In the striatum, dopamine transporter imaging is reportedly useful for distinguishing between DLB and AD because, in the former, dopamine transporter uptake in the striatum is low (29,30). Though low dopamine transporter uptake has been shown in the DLB striatum, to our knowledge, there are no reports indicating that striatal metabolism or perfusion is altered. Glucose metabolism in the striatum was reported to be preserved in DLB, based on measuring absolute glucose metabolism (1). Our study verified that relative striatal metabolism was also preserved in the mild DLB brain. We showed reduced striatal volume in DLB brains compared with those affected by AD and in NC subjects. Barber et al. reported that volumetric MRI analysis of the caudate nucleus does not discriminate among patients with DLB, AD, and vascular dementia (31). Almeida et al. also found that caudate atrophy is not region specific but, rather, is part of generalized brain volume loss (32). On the contrary, Cousins et al. showed that patients with DLB had significantly smaller ratios of putamen volume to TIV than both control subjects and patients with AD and, furthermore, that the AD patients did not differ from control subjects in any measure of the putamen volume (33). Our study supports their findings indicating that striatal volume in the DLB brain is significantly smaller than those in AD and NC brains. It is interesting that, in spite of volume loss of striatum, there is no glucose metabolic reduction in DLB. The pathophysiology of this situation is unclear. This may be due to upregulation of the low dopamine uptake.

Occipital Lobe

In the DLB brain, occipital glucose metabolism is affected despite the absence of morphologic change, though the metabolic and morphologic features have been studied separately. Gross structural changes in the occipital lobe reportedly do not occur in patients with mild-to-moderate DLB or AD, based on results obtained using MRI volumetric techniques (34). Our study demonstrates these findings in individual subjects. On the contrary, using VBM, Burton et al. reported that occipital atrophy in Parkinson disease dementia (PDD) was the only difference between patients with Parkinson's disease and a PDD group (35). Although PDD is thought to be in the same spectrum as DLB, no previous reports have demonstrated significant occipital atrophy in DLB. Our VBM study and volumetric study confirmed the latter findings. Burton et al. also noted that uncertainty remains with regard to the relationships between atrophy, neuropathologic changes, and perfusion deficits in Parkinson's disease with and without dementia (35). Our study confirmed morphologic and functional discrepancies in the same individual DLB brains.

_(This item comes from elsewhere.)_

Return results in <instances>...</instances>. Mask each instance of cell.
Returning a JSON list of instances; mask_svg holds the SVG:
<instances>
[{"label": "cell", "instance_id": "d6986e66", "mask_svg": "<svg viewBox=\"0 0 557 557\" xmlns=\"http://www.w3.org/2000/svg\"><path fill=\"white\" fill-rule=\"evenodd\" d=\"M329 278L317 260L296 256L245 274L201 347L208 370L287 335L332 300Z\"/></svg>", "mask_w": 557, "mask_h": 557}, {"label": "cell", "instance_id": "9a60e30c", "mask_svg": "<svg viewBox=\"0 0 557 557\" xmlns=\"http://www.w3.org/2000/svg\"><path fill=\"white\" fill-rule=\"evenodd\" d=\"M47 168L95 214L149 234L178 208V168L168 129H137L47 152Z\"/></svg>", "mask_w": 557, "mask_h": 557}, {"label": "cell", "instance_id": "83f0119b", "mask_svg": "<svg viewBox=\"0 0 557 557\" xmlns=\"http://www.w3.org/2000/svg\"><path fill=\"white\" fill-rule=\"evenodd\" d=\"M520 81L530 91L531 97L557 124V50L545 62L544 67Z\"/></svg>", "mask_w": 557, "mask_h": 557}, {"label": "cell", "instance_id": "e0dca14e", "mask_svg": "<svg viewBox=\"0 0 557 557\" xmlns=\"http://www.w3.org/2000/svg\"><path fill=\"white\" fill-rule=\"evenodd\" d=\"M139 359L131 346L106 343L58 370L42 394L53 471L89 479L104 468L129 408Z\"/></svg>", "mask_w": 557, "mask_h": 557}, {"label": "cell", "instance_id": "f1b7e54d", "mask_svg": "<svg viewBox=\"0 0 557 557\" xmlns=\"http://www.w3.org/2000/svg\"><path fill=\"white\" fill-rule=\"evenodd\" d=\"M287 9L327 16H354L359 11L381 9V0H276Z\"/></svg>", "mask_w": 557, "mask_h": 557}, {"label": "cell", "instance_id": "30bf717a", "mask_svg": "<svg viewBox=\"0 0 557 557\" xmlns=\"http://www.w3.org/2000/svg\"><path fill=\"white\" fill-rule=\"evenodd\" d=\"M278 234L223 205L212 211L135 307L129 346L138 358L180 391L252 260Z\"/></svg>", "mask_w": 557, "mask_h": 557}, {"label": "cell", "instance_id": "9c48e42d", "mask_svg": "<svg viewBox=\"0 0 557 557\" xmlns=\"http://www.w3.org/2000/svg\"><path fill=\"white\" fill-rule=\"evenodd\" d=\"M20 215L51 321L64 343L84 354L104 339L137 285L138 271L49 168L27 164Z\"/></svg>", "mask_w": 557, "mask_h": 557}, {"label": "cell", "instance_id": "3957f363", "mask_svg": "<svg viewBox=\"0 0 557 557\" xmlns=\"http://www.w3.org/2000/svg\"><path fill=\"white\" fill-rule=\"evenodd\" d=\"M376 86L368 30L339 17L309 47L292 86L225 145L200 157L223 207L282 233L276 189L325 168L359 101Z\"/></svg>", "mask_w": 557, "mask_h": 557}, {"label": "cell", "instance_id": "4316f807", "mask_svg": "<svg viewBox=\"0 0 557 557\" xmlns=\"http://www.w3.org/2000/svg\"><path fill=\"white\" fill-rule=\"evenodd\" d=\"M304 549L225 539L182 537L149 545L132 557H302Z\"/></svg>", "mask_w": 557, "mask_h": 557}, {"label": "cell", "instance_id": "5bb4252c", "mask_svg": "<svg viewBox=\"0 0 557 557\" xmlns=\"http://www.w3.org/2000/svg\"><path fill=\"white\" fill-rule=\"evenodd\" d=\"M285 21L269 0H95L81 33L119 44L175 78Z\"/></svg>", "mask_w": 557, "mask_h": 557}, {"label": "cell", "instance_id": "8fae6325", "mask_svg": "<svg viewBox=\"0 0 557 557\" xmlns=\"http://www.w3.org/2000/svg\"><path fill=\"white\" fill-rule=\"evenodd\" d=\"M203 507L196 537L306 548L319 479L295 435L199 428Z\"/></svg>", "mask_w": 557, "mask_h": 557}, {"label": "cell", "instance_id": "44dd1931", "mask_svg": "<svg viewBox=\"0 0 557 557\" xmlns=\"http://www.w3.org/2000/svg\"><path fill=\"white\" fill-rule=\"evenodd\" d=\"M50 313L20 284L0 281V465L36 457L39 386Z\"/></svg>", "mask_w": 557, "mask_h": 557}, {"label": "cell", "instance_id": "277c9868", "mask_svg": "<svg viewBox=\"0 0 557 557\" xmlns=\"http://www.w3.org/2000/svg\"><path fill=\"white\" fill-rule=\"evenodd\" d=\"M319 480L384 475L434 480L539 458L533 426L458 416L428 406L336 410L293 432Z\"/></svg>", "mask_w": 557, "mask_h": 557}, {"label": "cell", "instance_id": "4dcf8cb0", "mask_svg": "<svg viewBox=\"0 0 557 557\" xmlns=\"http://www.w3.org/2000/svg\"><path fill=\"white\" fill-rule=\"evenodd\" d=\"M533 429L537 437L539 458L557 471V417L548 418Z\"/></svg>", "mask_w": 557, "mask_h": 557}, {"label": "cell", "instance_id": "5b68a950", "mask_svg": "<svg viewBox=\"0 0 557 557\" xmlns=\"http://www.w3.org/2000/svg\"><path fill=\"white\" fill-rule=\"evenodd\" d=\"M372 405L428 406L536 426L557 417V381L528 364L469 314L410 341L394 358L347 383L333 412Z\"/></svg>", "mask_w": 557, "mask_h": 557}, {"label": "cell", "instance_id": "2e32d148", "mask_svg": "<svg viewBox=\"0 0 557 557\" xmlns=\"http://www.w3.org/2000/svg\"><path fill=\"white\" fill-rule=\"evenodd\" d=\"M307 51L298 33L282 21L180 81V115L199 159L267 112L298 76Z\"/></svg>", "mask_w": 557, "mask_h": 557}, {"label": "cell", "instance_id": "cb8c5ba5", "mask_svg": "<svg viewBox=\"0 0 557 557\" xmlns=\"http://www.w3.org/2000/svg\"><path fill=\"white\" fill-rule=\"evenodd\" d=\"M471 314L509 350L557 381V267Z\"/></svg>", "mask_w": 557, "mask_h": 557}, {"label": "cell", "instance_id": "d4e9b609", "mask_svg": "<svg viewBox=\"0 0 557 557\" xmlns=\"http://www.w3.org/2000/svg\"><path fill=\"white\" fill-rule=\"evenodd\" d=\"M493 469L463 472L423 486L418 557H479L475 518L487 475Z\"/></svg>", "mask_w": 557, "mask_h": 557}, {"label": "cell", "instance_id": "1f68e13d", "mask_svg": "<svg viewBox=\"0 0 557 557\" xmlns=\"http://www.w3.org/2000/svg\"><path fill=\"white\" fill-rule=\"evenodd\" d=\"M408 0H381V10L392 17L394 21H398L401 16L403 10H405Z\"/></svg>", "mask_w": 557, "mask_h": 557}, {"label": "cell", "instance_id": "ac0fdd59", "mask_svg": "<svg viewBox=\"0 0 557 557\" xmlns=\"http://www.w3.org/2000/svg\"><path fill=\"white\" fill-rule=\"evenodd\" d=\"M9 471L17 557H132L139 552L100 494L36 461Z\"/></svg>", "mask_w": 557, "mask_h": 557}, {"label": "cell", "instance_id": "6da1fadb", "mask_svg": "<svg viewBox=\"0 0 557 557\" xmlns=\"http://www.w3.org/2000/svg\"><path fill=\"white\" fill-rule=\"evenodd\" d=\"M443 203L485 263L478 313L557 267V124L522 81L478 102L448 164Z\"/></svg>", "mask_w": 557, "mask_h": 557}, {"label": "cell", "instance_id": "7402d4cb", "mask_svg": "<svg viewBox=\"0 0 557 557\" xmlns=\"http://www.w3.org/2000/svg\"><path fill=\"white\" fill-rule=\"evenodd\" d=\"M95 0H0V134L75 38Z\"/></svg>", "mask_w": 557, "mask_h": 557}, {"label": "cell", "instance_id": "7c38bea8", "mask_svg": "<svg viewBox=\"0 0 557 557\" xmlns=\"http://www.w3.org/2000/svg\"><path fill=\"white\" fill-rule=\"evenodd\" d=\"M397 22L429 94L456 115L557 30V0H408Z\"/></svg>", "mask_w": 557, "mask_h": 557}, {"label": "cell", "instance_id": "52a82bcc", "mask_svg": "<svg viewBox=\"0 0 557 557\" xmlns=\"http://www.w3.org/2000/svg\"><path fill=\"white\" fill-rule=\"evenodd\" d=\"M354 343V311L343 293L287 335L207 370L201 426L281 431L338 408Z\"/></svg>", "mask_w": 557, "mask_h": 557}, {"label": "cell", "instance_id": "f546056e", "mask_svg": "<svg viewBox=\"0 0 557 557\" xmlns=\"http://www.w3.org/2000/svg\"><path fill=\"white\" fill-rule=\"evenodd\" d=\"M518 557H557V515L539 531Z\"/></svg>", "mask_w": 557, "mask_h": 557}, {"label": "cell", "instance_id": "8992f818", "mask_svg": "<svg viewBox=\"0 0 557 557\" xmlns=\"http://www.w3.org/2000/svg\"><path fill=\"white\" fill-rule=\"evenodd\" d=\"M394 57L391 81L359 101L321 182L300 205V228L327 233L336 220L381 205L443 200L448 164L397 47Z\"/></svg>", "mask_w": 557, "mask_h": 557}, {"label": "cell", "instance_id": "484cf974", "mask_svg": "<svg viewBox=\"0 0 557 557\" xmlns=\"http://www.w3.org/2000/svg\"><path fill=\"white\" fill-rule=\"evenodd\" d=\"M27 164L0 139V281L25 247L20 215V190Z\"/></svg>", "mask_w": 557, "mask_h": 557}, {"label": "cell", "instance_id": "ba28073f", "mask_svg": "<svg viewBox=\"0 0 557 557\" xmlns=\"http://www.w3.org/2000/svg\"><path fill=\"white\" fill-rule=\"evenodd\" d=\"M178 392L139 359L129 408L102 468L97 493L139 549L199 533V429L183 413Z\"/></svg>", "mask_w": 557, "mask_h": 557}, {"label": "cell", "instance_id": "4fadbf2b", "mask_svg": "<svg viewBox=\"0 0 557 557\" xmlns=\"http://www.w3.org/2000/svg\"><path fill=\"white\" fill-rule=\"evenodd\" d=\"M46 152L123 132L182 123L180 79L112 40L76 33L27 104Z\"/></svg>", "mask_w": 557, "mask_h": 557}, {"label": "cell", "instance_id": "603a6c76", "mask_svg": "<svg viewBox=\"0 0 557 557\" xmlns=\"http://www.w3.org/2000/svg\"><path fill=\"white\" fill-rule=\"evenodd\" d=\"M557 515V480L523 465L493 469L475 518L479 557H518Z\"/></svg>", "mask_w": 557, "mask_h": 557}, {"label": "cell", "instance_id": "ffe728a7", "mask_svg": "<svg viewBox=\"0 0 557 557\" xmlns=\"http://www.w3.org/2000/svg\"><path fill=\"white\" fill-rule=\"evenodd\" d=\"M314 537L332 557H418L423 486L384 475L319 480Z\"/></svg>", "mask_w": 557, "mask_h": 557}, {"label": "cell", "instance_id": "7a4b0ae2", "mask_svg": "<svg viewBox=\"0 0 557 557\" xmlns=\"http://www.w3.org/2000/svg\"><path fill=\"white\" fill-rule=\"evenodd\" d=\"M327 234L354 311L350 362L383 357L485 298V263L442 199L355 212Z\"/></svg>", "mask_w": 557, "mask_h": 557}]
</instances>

Differential Diagnosis for AD and DLB

For routine clinical examination, conventional ROI placement or a voxel-based technique, identifying reduced occipital glucose metabolism, may be worthwhile because, as shown in the present study, these techniques are moderately useful for distinguishing mild DLB from mild AD. Moreover, our ROC analysis demonstrated that the PET Occ/Hipp value—which was amplified with combination of each DLB's and AD's affected value obtained with ¹⁸F-FDG PET—has higher accuracy than other values. Herein, we used software combining ¹⁸F-FDG PET and MRI with extraction of regional structures such as the hippocampus.